By: Emile Coetzee (emilec) 2006-11-17 00:14:03.000-0600

I am seeing this same problem at a number of customer sites. It seems to be easily reproducible when using a queue with a ring all strategy and about 6 static agents. After a while a number of asterisk processes start building up. They all have 0 CPU time and can only be ended with a kill -9. We have now been able to consistently reproduce this problem in a test environment using two asterisk servers each with a PRI linked with a cross over cable. We then use a simple script to push calls into the queue. I have attached my gdb output.

Asterisk: 1.2.13
OS: Suse Linux Enterprise 9 SP3
FreePBX 2.1.3

By: Emile Coetzee (emilec) 2006-11-28 01:41:54.000-0600

We have used the reporters' patch for almost 2 weeks now and we no longer get multiple asterisk processes. Any chance this could be commited to a future release?

By: Tilghman Lesher (tilghman) 2006-11-30 01:31:11.000-0600

I think the right thing to do here is to:
1) Block all signals prior to the fork().
2) Reset signal handlers in the child after the fork().
3) Unblock signals.

This ensures that there is no race condition:  signals are blocked until they can be handled properly in the child.  In this case, that means the child simply dies when it receives one of those signals, instead of messing with the Asterisk core.  Patch uploaded for this purpose.

By: Marcus Hunger (fnordian) 2006-11-30 06:24:56.000-0600

Corydon76: there's still a race, which could lead to the case, that the child get's sighuped before signal-handlers are restored. in this case, the child does not terminate but starts executing the agi, does it?

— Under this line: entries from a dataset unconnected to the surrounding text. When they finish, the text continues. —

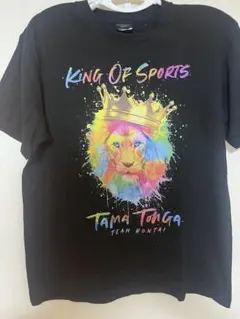 新日本プロレス TAMA TONGA Tシャツ L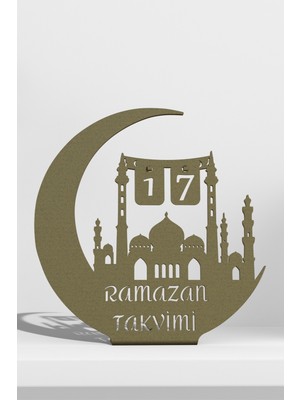 Allians Ramazan Geri Sayım Takvimi, Plastik, Günlük Takvim, Ramazan Planlayıcı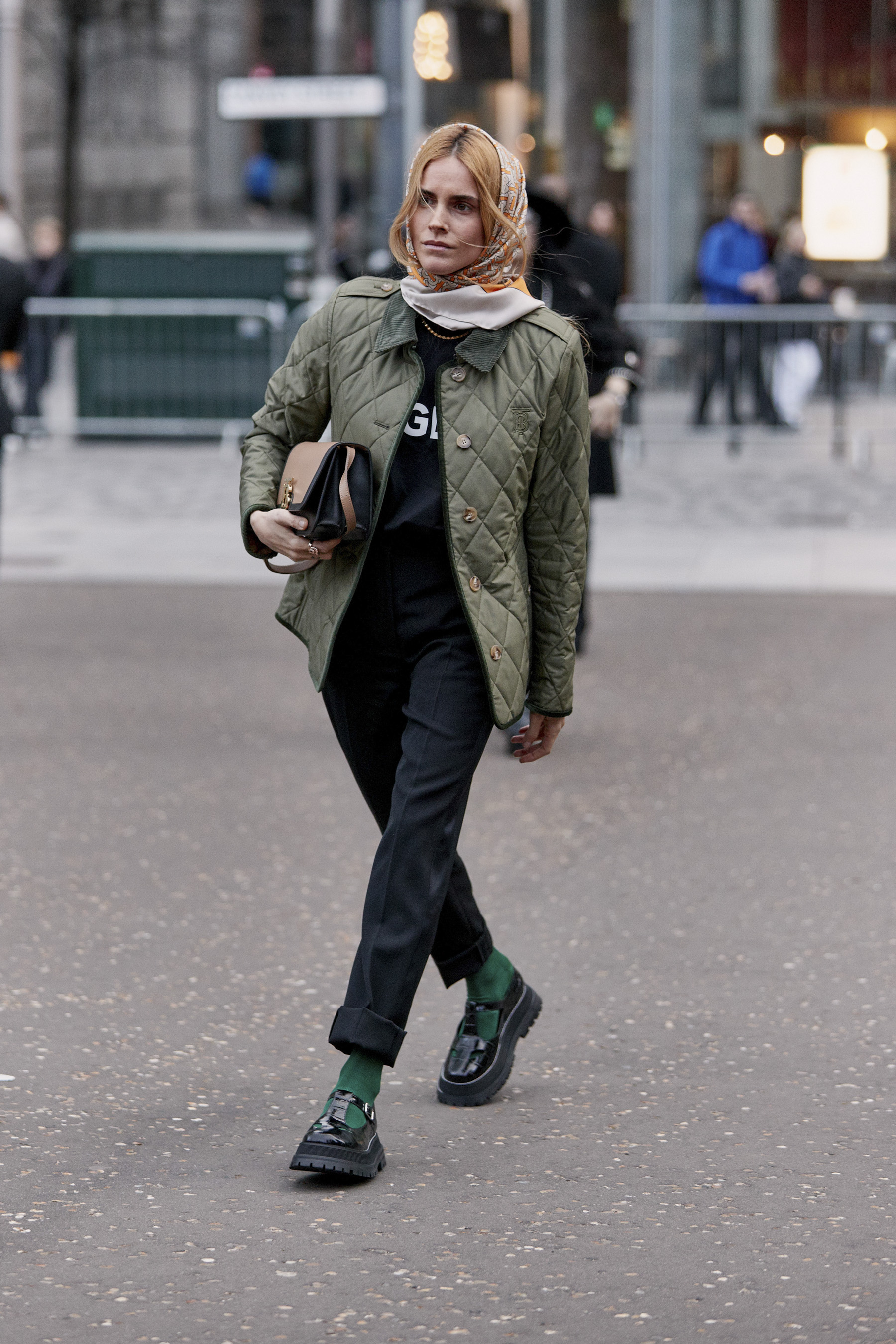 London Fashion Week Street Style Fall 2019 Day 3 Accessories | The ...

By: Tilghman Lesher (tilghman) 2006-11-30 08:18:22.000-0600

That's the beauty of this.  The signals are suspended; that is, they wait to fire until the mask is restored.

By: Marcus Hunger (fnordian) 2006-11-30 08:34:40.000-0600

I were not aware of that. Your patch looks good to me, though I did not try it, yet.

By: Jonathan Galpin (jlgdeveloper) 2006-11-30 11:16:25.000-0600

I have added a gdb dump of two hung asterisk processes that are typical of this problem.

I might have ten of them on a busy day, comming in groups of two.

I will be trying the patch in the next day or so.

By: Jonathan Galpin (jlgdeveloper) 2006-12-05 10:06:15.000-0600

I applied this patch last night:


And have had two processes spawned so far this morning....

Is this the correct patch?

If so, this has not worked for me.

By: Serge Vecher (serge-v) 2006-12-05 10:19:41.000-0600

you've applied the older (wrong) patch. Please try 20061130__bug8086__2.diff.txt

By: Francesco Romano (francesco_r) 2006-12-05 10:37:16.000-0600

I have applied this patch in one of the asterisk before i had many problems and now i have 5 days uptime, seems to works well. No more child processes. The machine is the same of the bug ASTERISK-7983.

By: Jonathan Galpin (jlgdeveloper) 2006-12-05 11:06:12.000-0600

I'll apply the correct patch this evening, and will report back after a few days, or sooner depending on the results.

Appreciate the input.

By: Jonathan Galpin (jlgdeveloper) 2006-12-08 09:55:58.000-0600

Ok, I have had this patch (20061130__bug8086__2.diff.txt) for about three days now, and have not had any spawned processes.

I believe it is working as I would have had a few each day otherwize.

I recommend committing it.

Thanks for creating it.

Jonathan Galpin

By: Tilghman Lesher (tilghman) 2006-12-10 18:52:36.000-0600

Committed in 48374.  Merged in 48375, 48376.